There was nothing to go back to and no way of returning without a serious loss. A loss of wealth, independence, and support had all been yielded to a total stranger over a business agreement that her father, her only blood relative, had agreed to without hesitation.
“If I know my father well, he provided an escape clause for you of some sort?"
“It's about more than just the money, Rachel."
“Yeah, I know. Don't even try to pretend like you care about me in any way. It 's all about image. The image of a happy, united front with a multi-billion dollar, multinational deal as the backstory. You are a supreme a**. Go slither back under the rock where you came from, Kurt."
With that she ended the call, not waiting for another lie from her past and putative groom.

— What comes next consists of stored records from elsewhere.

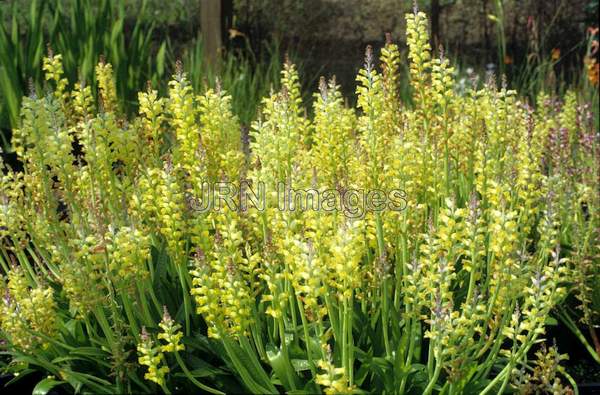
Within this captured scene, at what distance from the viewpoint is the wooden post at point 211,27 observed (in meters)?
8.00

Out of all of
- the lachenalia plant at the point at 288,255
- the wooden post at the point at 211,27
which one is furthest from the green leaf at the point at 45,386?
the wooden post at the point at 211,27

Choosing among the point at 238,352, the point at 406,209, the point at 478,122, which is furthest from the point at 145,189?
the point at 478,122

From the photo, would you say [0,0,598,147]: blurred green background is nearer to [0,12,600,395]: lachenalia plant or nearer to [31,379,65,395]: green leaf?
[0,12,600,395]: lachenalia plant

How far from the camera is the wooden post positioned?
8.00m

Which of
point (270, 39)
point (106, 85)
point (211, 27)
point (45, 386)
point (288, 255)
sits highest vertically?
point (106, 85)

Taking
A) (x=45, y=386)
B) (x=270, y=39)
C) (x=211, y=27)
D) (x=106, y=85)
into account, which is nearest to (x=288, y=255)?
(x=45, y=386)

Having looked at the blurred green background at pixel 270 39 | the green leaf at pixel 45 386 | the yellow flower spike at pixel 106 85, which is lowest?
the green leaf at pixel 45 386

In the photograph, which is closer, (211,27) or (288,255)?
(288,255)

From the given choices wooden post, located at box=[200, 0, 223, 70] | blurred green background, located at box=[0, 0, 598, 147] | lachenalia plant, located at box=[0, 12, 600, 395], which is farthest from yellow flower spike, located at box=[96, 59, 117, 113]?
wooden post, located at box=[200, 0, 223, 70]

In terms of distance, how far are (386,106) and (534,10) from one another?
9082 millimetres

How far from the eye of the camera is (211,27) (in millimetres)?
8062

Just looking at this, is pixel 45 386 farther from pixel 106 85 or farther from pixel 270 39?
pixel 270 39

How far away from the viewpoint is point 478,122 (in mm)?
3721

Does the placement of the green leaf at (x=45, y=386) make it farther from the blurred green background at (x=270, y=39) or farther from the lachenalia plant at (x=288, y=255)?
the blurred green background at (x=270, y=39)
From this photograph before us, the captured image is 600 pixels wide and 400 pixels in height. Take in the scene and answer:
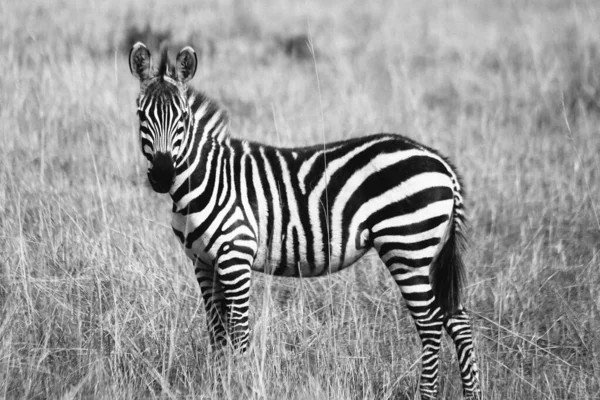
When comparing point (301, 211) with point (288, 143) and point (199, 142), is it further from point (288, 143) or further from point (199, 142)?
point (288, 143)

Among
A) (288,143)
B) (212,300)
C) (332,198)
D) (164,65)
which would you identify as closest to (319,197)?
(332,198)

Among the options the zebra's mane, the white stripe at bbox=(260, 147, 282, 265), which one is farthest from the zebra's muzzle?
the white stripe at bbox=(260, 147, 282, 265)

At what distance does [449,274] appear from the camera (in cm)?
455

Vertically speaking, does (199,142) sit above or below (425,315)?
above

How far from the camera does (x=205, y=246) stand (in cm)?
437

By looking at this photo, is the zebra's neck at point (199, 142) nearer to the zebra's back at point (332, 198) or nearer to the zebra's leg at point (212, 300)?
the zebra's back at point (332, 198)

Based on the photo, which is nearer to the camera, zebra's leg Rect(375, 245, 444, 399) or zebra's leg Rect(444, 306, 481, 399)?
zebra's leg Rect(375, 245, 444, 399)

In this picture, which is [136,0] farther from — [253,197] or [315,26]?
[253,197]

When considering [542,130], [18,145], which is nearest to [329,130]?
[542,130]

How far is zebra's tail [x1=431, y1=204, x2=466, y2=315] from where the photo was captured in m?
4.55

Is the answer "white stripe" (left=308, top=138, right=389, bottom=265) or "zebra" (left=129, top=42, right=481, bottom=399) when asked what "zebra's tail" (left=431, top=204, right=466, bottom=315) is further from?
"white stripe" (left=308, top=138, right=389, bottom=265)

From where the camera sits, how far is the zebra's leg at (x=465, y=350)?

On the way from London to Clovelly, Kurt called her 57 times and left 19 voice mail messages. Upon her arrival, she looked at the sea and looked at her phone. Bringing her closer to other hateful and angry individuals in her life was not what she wanted right now. That was not her idea of marrying well; escaping exchanging vows and undoing a marriage of convenience became her roundabout way of achieving that success on her own terms.
She refused to be considered as the family problem to be managed and kept under control. In Clovelly, she could learn more about what her late mother liked about this village now clearly full of tourists' delights. She could learn how to live like average, everyday people, a good although novel experience for her.
The first priorities were finding a job and a place to stay. She had converted enough American dollars to British pounds at the airport to last for awhile. She had to be careful to use cash instead of her credit card from here on out so she could bury her tracks.
After her long, international journey, she was tired and hungry. She looked into spending the night at a bed and breakfast that was within her current means and her last luxury. After using her phone to read more about the village, and ignore the unfortunate yet very real possibility more communication from the two men in her life at this point, she turned off her phone and threw it in the sea.
“Good riddance. Can you track me now?"